A lock-free stack uses CAS in a retry loop to atomically update the top pointer without a mutex. push and pop are wait-free in the common case; under contention, at least one thread always makes progress. The subtle failure mode is the ABA problem, fixed with a versioned double-wide CAS.

Why does a stack work lock-free but not, say, a doubly-linked list?

Because a stack has a single mutation point, the top pointer. One CAS updates it atomically, and the rest of the structure (node contents, next pointers) is either read-only (push: new node; pop: old top) or becomes garbage. A doubly-linked list needs to atomically update both prev and next of multiple nodes, no single CAS does that. You’d need transactional memory or complex SMR protocols.

Push

class Stack {
    Node *top;
public:
    struct Node { /* data */ Node *next; };
    void push( Node &n ) {
        for ( ;; ) {                          // busy wait
            n.next = top;                     // link to current top
            if ( CAS( top, n.next, &n ) ) break;   // try to swing top
            // CAS failed ⇒ top changed since we read it ⇒ retry
        }
    }
};

CASV variant: on failure, CASV copies the changed value back into the compare arg ⇒ eliminates re-reading top at the start of each iteration (no n.next = top; reset at loop head).
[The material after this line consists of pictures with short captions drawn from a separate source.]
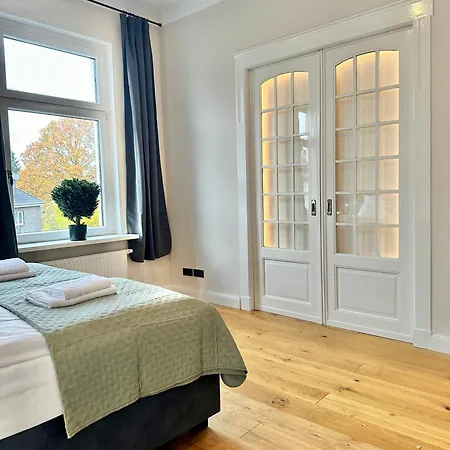 Traumhaftes Mit Gratis Parkplatz Und Balkon G3 أولدنبورغ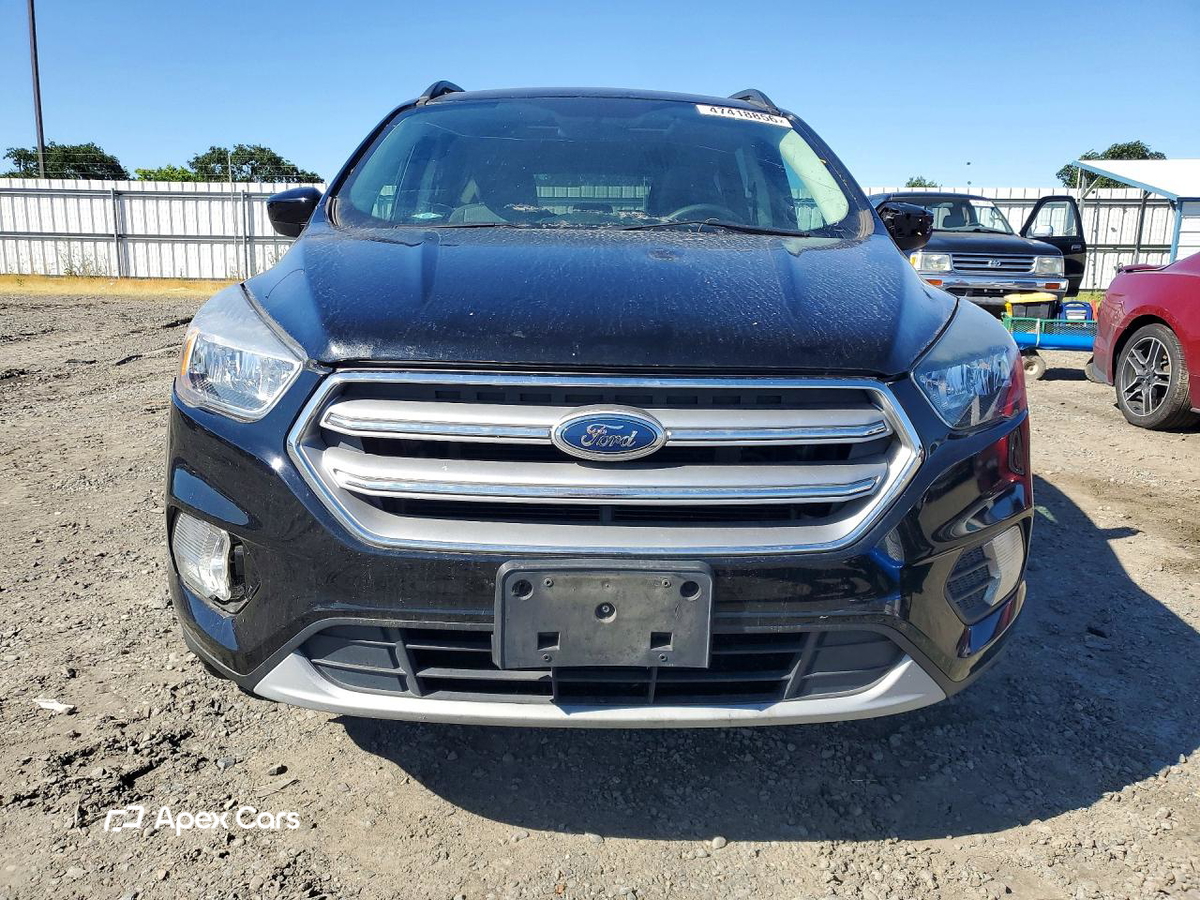 Ford Escape 2018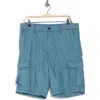 Union Wrigley Cotton Cargo Shorts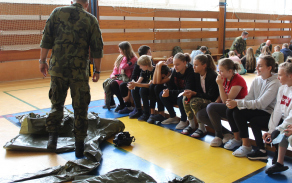 činnost při úniku nebezpečné látky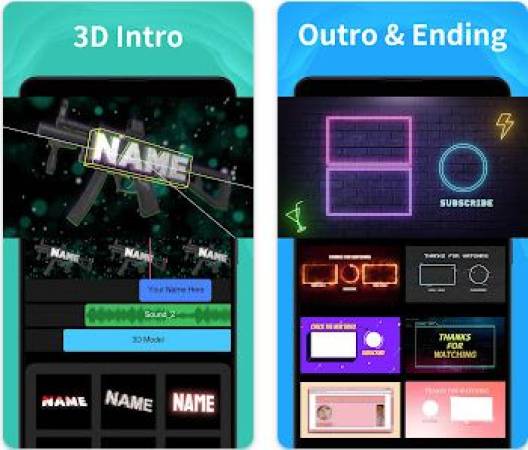 Intro Maker Mod Apk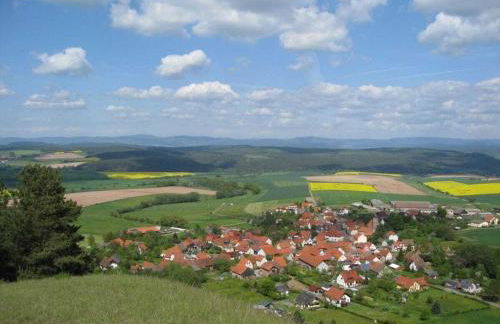 Holiday home Bauernhauschen in the Rhon - Foto 13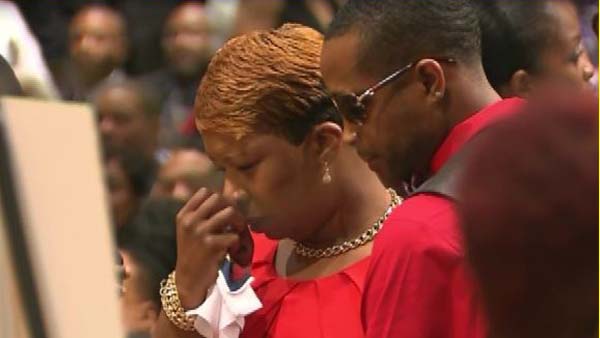 Brown Funeral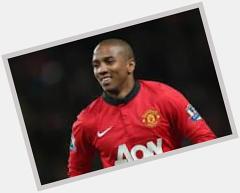 Happy Birthday for Ashley young. Always success for him and . 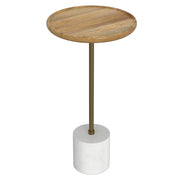 Turner - Side Table - R&R Furniture Gallery (Fountain Valley, CA)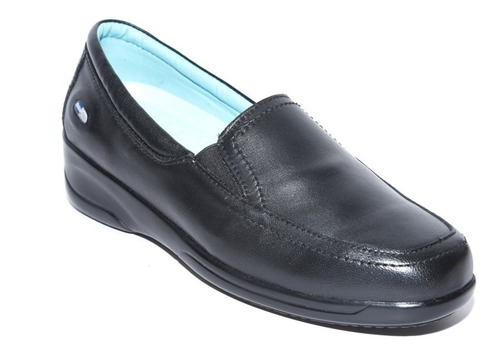 Zapato Dama Jarking 704 Piel Borrego Negro Sugar Free 2 Al 7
Pointer walk-through. Before: top = 0x211d8 → 0x384e0. A new node n is allocated at 0x4ffb8.

             top
          0x211d8
          0x4ffb8          0x384e0
                           0x211d8            ← n.next = top (read)
                             n
          top = &n  ⇒  top = 0x4ffb8

CAS succeeds iff top == n.next, i.e. no other push/pop happened between the read and the CAS. On failure, the new top value is reloaded (or CASV writes it into n.next for free) and the loop retries.

Pop

Node *Stack::pop() {
    Node *t;
    for ( ;; ) {
        t = top;
        if ( t == nullptr ) return nullptr;   // empty
        if ( CAS( top, t, t->next ) ) return t;
    }
}

Pop walk-through with same addresses:

             top
          0x211d8
          0x211d8 ← t             (t = top)
          0x384e0 ← t->next       0x384e0
          top = t->next ⇒ top = 0x384e0

CAS succeeds iff top == t, meaning nobody else pushed or popped between the t = top read and the CAS.
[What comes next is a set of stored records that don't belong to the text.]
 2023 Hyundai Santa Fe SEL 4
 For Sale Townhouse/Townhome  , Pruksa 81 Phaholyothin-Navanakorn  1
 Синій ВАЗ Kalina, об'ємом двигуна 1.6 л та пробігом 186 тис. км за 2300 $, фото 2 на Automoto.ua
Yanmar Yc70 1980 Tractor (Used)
⚠️ SMR required, between t = top and CAS(top, t, t->next), another thread can pop+free t. Dereferencing t->next then is undefined. See hazard pointers.

ABA vulnerability

Between t = top and CAS(top, t, t->next), other threads can pop t and push it back, leaving top == t with t->next now stale. CAS succeeds wrongly and corrupts the stack. The fix (double-wide CAS on (top, count), or LL/SC) lives in ABA Problem.